The clock is turned off during points, but it rarely rests when the ball is not in play. It starts from the moment players walk on court, counting down the one minute they are allowed between arriving at their chairs and attending the prematch coin toss. The clock then counts down five minutes for the warm-up, and one minute again between the end of the warm-up and the start of the match. Between games, it counts down from 30 seconds; during changeovers, it counts down 1 minute 30 seconds; and between sets, two minutes. It also displays the three minutes allotted for medical timeouts.
The first time the clock hits zero before a player begins the service motion, the player receives a warning. For every subsequent time it happens, the player loses a first serve. The returner is instructed to play at the pace set by the server.
Serve clocks have been part of tennis before. They were used in the qualifying rounds of last year’s U.S. Open, and in team tennis competitions like World TeamTennis. The ATP NextGen event last year in Milan also used a clock, and the “great success” there, Bradshaw said, gave his tour confidence it could work at regular tournaments.
For many players, the clock has taken some getting used to.
“At the beginning of the match, I was watching all the time,” David Goffin said after his first match in Washington. “Am I all right on time? Do I take more than 25 seconds or not? I was a little bit stressed about the clock since it was the first time, but by the end I didn’t watch anymore.”
Andrea Petkovic, who reached the semifinals in Washington, adjusted over the course of her four matches.
“Once I realized I’m doing fine — it’s always at a solid 19, 20 seconds when I start serving — it relaxed me actually,” she said.
John Isner, who gets more time violations than most players, welcomed the clock as an indicator of when to rush and when to relax.
.....
--- Prompt 1 ---
Rewrite the paragraph of the passage on the tennis serve clock that begins "The clock is turned off during points" as a short list of the intervals the clock counts down, keeping its main facts.
--- Prompt 2 ---
Answer these questions using the passage on the tennis serve clock:
(a) What does a player receive the first time the clock hits zero before the service motion begins?
(b) At which tournament were serve clocks used in last year's qualifying rounds?
(c) According to Andrea Petkovic, what does the clock usually read when she starts serving?

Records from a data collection
.....
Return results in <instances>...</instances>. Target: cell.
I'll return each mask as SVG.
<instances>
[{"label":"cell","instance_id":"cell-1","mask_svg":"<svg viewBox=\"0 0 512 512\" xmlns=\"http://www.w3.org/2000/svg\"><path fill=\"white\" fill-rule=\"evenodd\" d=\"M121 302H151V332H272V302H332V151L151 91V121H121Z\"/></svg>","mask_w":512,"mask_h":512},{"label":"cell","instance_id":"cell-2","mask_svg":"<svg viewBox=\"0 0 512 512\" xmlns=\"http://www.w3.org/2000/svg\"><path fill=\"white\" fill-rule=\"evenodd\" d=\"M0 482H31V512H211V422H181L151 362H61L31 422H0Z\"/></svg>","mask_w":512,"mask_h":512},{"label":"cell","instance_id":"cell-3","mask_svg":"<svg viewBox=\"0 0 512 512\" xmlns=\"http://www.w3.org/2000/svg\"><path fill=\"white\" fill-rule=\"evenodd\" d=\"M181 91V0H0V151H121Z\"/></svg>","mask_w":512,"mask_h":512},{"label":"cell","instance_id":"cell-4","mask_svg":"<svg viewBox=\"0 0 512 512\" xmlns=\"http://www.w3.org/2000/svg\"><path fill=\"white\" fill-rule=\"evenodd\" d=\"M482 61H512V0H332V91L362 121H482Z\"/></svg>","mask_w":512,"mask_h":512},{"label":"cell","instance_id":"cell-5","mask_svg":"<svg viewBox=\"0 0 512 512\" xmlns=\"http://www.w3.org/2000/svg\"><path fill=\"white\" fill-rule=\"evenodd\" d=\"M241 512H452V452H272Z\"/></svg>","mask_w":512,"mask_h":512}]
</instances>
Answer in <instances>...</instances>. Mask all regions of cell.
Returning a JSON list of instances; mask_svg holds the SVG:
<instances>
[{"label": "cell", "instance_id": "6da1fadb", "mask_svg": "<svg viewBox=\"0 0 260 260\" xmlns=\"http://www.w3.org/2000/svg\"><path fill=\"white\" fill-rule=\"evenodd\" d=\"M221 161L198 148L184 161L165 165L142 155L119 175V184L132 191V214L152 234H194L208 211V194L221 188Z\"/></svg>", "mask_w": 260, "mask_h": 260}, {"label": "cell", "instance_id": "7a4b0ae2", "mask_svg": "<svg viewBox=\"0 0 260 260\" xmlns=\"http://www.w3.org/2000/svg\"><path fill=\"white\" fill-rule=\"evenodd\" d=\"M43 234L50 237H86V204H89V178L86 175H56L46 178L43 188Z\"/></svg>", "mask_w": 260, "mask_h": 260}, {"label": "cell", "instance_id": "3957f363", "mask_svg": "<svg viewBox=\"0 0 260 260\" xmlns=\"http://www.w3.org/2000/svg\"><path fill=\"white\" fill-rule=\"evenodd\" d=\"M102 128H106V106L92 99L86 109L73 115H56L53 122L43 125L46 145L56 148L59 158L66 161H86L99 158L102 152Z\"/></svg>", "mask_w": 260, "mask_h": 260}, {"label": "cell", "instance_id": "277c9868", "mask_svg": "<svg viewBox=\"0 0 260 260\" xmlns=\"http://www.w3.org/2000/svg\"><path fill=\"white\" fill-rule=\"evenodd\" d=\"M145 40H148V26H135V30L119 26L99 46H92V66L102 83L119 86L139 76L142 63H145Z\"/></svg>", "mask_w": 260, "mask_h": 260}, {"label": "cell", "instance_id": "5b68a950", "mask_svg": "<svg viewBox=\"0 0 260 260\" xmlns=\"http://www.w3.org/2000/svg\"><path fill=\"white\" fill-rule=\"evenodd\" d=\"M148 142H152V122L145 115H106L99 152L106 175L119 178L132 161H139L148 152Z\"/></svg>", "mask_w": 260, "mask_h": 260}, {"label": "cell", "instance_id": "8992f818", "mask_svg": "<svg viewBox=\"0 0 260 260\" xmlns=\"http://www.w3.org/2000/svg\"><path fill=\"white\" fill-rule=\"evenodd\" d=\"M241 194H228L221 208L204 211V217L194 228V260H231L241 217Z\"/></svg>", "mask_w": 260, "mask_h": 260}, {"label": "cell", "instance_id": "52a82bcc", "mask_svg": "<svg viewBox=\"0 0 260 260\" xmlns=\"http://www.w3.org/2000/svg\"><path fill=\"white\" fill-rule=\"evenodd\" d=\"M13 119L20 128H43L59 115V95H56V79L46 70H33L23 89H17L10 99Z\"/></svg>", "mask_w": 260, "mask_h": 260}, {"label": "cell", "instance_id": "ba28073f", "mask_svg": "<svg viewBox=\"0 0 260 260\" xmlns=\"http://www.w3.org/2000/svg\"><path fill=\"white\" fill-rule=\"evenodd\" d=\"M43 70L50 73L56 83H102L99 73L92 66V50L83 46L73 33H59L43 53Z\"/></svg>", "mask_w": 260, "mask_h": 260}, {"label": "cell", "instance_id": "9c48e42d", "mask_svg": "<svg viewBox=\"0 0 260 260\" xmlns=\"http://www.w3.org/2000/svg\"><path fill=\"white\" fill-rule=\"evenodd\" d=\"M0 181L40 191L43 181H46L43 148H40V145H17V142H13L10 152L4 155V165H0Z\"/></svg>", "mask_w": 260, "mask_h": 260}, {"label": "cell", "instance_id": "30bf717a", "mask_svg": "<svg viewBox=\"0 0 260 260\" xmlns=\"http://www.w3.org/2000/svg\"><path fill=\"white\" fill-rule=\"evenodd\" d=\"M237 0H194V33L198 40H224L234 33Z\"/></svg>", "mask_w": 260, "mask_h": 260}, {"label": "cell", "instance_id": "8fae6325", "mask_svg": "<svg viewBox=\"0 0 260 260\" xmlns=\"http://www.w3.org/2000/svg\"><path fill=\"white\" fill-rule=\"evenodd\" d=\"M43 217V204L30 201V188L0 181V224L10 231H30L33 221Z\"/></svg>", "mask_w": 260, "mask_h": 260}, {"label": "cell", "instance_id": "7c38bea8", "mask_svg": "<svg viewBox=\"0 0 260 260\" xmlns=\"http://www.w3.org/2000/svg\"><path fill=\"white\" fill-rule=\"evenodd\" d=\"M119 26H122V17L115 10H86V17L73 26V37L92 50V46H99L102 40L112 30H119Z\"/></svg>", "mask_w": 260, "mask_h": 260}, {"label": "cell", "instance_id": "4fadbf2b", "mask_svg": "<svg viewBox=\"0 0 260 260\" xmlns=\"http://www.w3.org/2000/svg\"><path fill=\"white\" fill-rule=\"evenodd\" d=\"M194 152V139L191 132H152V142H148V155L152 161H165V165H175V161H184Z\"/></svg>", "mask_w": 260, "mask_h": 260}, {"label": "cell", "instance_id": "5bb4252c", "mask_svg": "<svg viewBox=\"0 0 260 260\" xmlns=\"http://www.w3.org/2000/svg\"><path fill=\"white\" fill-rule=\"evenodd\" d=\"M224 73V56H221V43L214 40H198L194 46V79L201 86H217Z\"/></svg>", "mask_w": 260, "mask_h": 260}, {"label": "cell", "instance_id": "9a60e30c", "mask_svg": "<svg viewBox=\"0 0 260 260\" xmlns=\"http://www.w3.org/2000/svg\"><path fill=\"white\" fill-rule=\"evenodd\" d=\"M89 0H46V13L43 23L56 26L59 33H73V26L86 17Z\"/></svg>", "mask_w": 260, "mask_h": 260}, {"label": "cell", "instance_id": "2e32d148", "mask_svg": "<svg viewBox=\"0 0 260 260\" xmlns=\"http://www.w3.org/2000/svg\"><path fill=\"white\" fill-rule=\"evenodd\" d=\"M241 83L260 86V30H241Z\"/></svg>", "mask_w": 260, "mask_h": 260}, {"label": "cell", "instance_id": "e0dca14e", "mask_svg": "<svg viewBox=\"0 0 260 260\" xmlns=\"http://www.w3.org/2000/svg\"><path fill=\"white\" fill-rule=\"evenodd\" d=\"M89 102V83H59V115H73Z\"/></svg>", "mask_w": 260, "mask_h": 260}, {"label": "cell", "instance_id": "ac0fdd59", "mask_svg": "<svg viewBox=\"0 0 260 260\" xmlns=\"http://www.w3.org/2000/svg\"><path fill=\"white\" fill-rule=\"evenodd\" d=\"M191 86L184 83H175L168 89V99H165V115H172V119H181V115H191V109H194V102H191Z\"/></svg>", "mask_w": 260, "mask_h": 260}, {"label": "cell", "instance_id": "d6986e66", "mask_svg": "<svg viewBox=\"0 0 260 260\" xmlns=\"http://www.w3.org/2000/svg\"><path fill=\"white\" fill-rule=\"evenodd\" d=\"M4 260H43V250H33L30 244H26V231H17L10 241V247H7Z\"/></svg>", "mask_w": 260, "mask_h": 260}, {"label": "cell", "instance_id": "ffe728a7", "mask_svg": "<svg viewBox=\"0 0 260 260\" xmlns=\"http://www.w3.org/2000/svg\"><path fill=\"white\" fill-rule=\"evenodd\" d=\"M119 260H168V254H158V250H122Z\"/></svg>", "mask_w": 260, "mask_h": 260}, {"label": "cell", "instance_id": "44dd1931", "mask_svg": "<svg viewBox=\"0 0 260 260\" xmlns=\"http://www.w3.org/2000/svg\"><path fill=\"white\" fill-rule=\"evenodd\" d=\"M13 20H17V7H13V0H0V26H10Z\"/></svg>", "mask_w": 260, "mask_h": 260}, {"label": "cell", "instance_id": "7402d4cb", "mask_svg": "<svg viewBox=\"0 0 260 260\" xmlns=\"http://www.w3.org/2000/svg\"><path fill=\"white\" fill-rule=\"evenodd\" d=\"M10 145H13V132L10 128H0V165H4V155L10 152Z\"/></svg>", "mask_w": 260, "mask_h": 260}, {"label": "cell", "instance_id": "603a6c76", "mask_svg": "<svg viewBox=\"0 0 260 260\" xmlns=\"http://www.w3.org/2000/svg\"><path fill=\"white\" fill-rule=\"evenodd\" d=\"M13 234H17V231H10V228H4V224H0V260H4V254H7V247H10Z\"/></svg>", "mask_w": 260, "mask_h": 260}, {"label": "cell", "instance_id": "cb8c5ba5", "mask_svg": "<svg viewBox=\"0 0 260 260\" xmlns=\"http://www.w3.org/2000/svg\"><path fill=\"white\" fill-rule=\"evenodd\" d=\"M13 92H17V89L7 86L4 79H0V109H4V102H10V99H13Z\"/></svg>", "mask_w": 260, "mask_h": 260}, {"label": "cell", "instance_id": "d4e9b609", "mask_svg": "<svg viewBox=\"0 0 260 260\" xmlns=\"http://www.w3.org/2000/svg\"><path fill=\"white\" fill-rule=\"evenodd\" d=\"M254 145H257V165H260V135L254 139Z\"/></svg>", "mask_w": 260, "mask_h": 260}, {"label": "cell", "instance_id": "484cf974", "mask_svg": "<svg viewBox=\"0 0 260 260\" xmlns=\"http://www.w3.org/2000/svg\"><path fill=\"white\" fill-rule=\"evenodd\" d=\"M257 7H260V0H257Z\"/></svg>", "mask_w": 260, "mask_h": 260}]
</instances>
.....
--- Response area 1 ---
The clock is off during points but counts down:
- 1 minute between players reaching their chairs and the prematch coin toss
- 5 minutes for the warm-up
- 1 minute between the end of the warm-up and the start of the match
- 30 seconds between games
- 1 minute 30 seconds during changeovers
- 2 minutes between sets
- 3 minutes for medical timeouts

--- Response area 2 ---
(a) A warning.
(b) The U.S. Open.
(c) A solid 19 or 20 seconds.